*** TASK DATA Section Begins ***

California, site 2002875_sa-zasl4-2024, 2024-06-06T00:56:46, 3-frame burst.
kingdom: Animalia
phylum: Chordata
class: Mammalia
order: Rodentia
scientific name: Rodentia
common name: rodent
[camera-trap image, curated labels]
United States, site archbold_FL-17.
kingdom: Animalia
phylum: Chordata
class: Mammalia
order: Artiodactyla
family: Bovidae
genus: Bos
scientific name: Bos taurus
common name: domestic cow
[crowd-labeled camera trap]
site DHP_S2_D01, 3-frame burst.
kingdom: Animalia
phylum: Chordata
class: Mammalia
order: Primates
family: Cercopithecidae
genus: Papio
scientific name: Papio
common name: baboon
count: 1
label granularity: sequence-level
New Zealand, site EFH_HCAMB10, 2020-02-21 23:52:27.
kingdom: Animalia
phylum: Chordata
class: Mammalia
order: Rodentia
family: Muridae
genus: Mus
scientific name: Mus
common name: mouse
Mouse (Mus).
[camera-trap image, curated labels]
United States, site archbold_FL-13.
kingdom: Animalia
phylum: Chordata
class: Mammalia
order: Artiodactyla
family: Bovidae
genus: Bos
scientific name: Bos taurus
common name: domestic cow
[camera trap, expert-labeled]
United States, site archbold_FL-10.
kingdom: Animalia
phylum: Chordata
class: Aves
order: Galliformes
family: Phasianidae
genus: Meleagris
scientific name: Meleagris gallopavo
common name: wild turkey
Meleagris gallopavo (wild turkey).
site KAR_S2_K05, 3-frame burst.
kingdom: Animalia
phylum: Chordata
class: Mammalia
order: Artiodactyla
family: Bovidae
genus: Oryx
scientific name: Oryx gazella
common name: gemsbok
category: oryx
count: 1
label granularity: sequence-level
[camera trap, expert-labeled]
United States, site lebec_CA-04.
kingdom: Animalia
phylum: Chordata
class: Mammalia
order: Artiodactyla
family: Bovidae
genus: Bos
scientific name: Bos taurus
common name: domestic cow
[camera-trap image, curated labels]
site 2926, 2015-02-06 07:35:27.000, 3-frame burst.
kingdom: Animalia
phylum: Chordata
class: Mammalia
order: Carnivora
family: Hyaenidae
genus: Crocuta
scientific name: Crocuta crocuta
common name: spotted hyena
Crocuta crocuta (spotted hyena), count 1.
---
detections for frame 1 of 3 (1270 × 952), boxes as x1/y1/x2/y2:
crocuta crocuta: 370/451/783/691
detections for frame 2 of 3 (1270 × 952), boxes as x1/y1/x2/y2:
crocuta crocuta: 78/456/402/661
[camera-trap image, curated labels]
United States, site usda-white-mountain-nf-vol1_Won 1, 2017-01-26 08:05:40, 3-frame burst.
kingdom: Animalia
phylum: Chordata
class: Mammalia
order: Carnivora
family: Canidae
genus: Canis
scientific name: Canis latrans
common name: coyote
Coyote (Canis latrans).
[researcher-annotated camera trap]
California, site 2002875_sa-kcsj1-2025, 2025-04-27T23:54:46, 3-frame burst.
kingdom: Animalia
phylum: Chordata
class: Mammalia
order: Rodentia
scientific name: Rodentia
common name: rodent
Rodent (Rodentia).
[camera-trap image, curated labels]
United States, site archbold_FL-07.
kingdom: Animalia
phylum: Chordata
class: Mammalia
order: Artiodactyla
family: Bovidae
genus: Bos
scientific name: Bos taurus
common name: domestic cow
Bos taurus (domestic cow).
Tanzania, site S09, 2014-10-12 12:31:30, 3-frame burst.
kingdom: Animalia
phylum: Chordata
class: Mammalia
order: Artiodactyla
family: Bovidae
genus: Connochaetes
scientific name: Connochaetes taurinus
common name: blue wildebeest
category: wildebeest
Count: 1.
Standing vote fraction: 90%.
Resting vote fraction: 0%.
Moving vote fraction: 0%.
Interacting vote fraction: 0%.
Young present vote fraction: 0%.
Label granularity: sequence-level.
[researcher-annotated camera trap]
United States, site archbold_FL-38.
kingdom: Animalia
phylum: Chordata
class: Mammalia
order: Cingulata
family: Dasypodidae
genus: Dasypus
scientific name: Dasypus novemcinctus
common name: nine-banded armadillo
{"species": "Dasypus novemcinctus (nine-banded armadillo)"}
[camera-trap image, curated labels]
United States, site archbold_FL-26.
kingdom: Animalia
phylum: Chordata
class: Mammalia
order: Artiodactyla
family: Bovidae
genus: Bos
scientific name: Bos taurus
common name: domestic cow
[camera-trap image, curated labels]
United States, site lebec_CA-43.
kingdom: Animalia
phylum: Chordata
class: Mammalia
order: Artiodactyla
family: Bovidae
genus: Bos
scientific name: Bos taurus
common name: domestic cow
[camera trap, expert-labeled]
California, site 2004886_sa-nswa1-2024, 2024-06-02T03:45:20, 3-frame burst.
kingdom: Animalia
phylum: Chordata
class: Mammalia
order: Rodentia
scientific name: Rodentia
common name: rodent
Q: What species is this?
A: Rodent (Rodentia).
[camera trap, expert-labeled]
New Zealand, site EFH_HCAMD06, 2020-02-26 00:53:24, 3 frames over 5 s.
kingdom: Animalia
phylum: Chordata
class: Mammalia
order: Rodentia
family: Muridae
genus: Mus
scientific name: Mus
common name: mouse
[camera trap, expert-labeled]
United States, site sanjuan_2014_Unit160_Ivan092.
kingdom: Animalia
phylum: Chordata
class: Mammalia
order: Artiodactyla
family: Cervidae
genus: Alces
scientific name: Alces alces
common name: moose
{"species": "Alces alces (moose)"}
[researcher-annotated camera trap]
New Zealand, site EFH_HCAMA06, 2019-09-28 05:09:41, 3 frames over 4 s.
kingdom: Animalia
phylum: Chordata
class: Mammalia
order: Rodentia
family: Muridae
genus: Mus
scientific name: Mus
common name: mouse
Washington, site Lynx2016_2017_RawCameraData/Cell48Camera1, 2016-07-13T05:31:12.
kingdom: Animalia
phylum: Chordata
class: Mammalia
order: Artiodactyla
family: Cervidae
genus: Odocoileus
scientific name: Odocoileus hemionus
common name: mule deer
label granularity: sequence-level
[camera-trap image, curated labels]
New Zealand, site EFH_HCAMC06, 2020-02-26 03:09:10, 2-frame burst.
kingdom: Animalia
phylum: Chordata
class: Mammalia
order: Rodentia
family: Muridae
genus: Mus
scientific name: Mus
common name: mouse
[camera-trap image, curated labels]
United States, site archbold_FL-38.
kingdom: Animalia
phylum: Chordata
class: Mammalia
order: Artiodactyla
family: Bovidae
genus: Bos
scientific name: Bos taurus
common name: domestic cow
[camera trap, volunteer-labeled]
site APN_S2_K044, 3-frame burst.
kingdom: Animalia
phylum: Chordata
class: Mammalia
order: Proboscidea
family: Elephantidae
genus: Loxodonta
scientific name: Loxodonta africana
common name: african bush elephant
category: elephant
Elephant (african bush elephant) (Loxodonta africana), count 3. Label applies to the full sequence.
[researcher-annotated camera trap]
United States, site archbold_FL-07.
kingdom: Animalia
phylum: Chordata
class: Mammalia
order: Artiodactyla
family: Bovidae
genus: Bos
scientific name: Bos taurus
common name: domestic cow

*** TASK DATA Section Ends ***

WORK ORDER — Write all the data out again, word for word.

RESULT OF THE EXERCISE —
California, site 2002875_sa-zasl4-2024, 2024-06-06T00:56:46, 3-frame burst.
kingdom: Animalia
phylum: Chordata
class: Mammalia
order: Rodentia
scientific name: Rodentia
common name: rodent
[camera-trap image, curated labels]
United States, site archbold_FL-17.
kingdom: Animalia
phylum: Chordata
class: Mammalia
order: Artiodactyla
family: Bovidae
genus: Bos
scientific name: Bos taurus
common name: domestic cow
[crowd-labeled camera trap]
site DHP_S2_D01, 3-frame burst.
kingdom: Animalia
phylum: Chordata
class: Mammalia
order: Primates
family: Cercopithecidae
genus: Papio
scientific name: Papio
common name: baboon
count: 1
label granularity: sequence-level
New Zealand, site EFH_HCAMB10, 2020-02-21 23:52:27.
kingdom: Animalia
phylum: Chordata
class: Mammalia
order: Rodentia
family: Muridae
genus: Mus
scientific name: Mus
common name: mouse
Mouse (Mus).
[camera-trap image, curated labels]
United States, site archbold_FL-13.
kingdom: Animalia
phylum: Chordata
class: Mammalia
order: Artiodactyla
family: Bovidae
genus: Bos
scientific name: Bos taurus
common name: domestic cow
[camera trap, expert-labeled]
United States, site archbold_FL-10.
kingdom: Animalia
phylum: Chordata
class: Aves
order: Galliformes
family: Phasianidae
genus: Meleagris
scientific name: Meleagris gallopavo
common name: wild turkey
Meleagris gallopavo (wild turkey).
site KAR_S2_K05, 3-frame burst.
kingdom: Animalia
phylum: Chordata
class: Mammalia
order: Artiodactyla
family: Bovidae
genus: Oryx
scientific name: Oryx gazella
common name: gemsbok
category: oryx
count: 1
label granularity: sequence-level
[camera trap, expert-labeled]
United States, site lebec_CA-04.
kingdom: Animalia
phylum: Chordata
class: Mammalia
order: Artiodactyla
family: Bovidae
genus: Bos
scientific name: Bos taurus
common name: domestic cow
[camera-trap image, curated labels]
site 2926, 2015-02-06 07:35:27.000, 3-frame burst.
kingdom: Animalia
phylum: Chordata
class: Mammalia
order: Carnivora
family: Hyaenidae
genus: Crocuta
scientific name: Crocuta crocuta
common name: spotted hyena
Crocuta crocuta (spotted hyena), count 1.
---
detections for frame 1 of 3 (1270 × 952), boxes as x1/y1/x2/y2:
crocuta crocuta: 370/451/783/691
detections for frame 2 of 3 (1270 × 952), boxes as x1/y1/x2/y2:
crocuta crocuta: 78/456/402/661
[camera-trap image, curated labels]
United States, site usda-white-mountain-nf-vol1_Won 1, 2017-01-26 08:05:40, 3-frame burst.
kingdom: Animalia
phylum: Chordata
class: Mammalia
order: Carnivora
family: Canidae
genus: Canis
scientific name: Canis latrans
common name: coyote
Coyote (Canis latrans).
[researcher-annotated camera trap]
California, site 2002875_sa-kcsj1-2025, 2025-04-27T23:54:46, 3-frame burst.
kingdom: Animalia
phylum: Chordata
class: Mammalia
order: Rodentia
scientific name: Rodentia
common name: rodent
Rodent (Rodentia).
[camera-trap image, curated labels]
United States, site archbold_FL-07.
kingdom: Animalia
phylum: Chordata
class: Mammalia
order: Artiodactyla
family: Bovidae
genus: Bos
scientific name: Bos taurus
common name: domestic cow
Bos taurus (domestic cow).
Tanzania, site S09, 2014-10-12 12:31:30, 3-frame burst.
kingdom: Animalia
phylum: Chordata
class: Mammalia
order: Artiodactyla
family: Bovidae
genus: Connochaetes
scientific name: Connochaetes taurinus
common name: blue wildebeest
category: wildebeest
Count: 1.
Standing vote fraction: 90%.
Resting vote fraction: 0%.
Moving vote fraction: 0%.
Interacting vote fraction: 0%.
Young present vote fraction: 0%.
Label granularity: sequence-level.
[researcher-annotated camera trap]
United States, site archbold_FL-38.
kingdom: Animalia
phylum: Chordata
class: Mammalia
order: Cingulata
family: Dasypodidae
genus: Dasypus
scientific name: Dasypus novemcinctus
common name: nine-banded armadillo
{"species": "Dasypus novemcinctus (nine-banded armadillo)"}
[camera-trap image, curated labels]
United States, site archbold_FL-26.
kingdom: Animalia
phylum: Chordata
class: Mammalia
order: Artiodactyla
family: Bovidae
genus: Bos
scientific name: Bos taurus
common name: domestic cow
[camera-trap image, curated labels]
United States, site lebec_CA-43.
kingdom: Animalia
phylum: Chordata
class: Mammalia
order: Artiodactyla
family: Bovidae
genus: Bos
scientific name: Bos taurus
common name: domestic cow
[camera trap, expert-labeled]
California, site 2004886_sa-nswa1-2024, 2024-06-02T03:45:20, 3-frame burst.
kingdom: Animalia
phylum: Chordata
class: Mammalia
order: Rodentia
scientific name: Rodentia
common name: rodent
Q: What species is this?
A: Rodent (Rodentia).
[camera trap, expert-labeled]
New Zealand, site EFH_HCAMD06, 2020-02-26 00:53:24, 3 frames over 5 s.
kingdom: Animalia
phylum: Chordata
class: Mammalia
order: Rodentia
family: Muridae
genus: Mus
scientific name: Mus
common name: mouse
[camera trap, expert-labeled]
United States, site sanjuan_2014_Unit160_Ivan092.
kingdom: Animalia
phylum: Chordata
class: Mammalia
order: Artiodactyla
family: Cervidae
genus: Alces
scientific name: Alces alces
common name: moose
{"species": "Alces alces (moose)"}
[researcher-annotated camera trap]
New Zealand, site EFH_HCAMA06, 2019-09-28 05:09:41, 3 frames over 4 s.
kingdom: Animalia
phylum: Chordata
class: Mammalia
order: Rodentia
family: Muridae
genus: Mus
scientific name: Mus
common name: mouse
Washington, site Lynx2016_2017_RawCameraData/Cell48Camera1, 2016-07-13T05:31:12.
kingdom: Animalia
phylum: Chordata
class: Mammalia
order: Artiodactyla
family: Cervidae
genus: Odocoileus
scientific name: Odocoileus hemionus
common name: mule deer
label granularity: sequence-level
[camera-trap image, curated labels]
New Zealand, site EFH_HCAMC06, 2020-02-26 03:09:10, 2-frame burst.
kingdom: Animalia
phylum: Chordata
class: Mammalia
order: Rodentia
family: Muridae
genus: Mus
scientific name: Mus
common name: mouse
[camera-trap image, curated labels]
United States, site archbold_FL-38.
kingdom: Animalia
phylum: Chordata
class: Mammalia
order: Artiodactyla
family: Bovidae
genus: Bos
scientific name: Bos taurus
common name: domestic cow
[camera trap, volunteer-labeled]
site APN_S2_K044, 3-frame burst.
kingdom: Animalia
phylum: Chordata
class: Mammalia
order: Proboscidea
family: Elephantidae
genus: Loxodonta
scientific name: Loxodonta africana
common name: african bush elephant
category: elephant
Elephant (african bush elephant) (Loxodonta africana), count 3. Label applies to the full sequence.
[researcher-annotated camera trap]
United States, site archbold_FL-07.
kingdom: Animalia
phylum: Chordata
class: Mammalia
order: Artiodactyla
family: Bovidae
genus: Bos
scientific name: Bos taurus
common name: domestic cow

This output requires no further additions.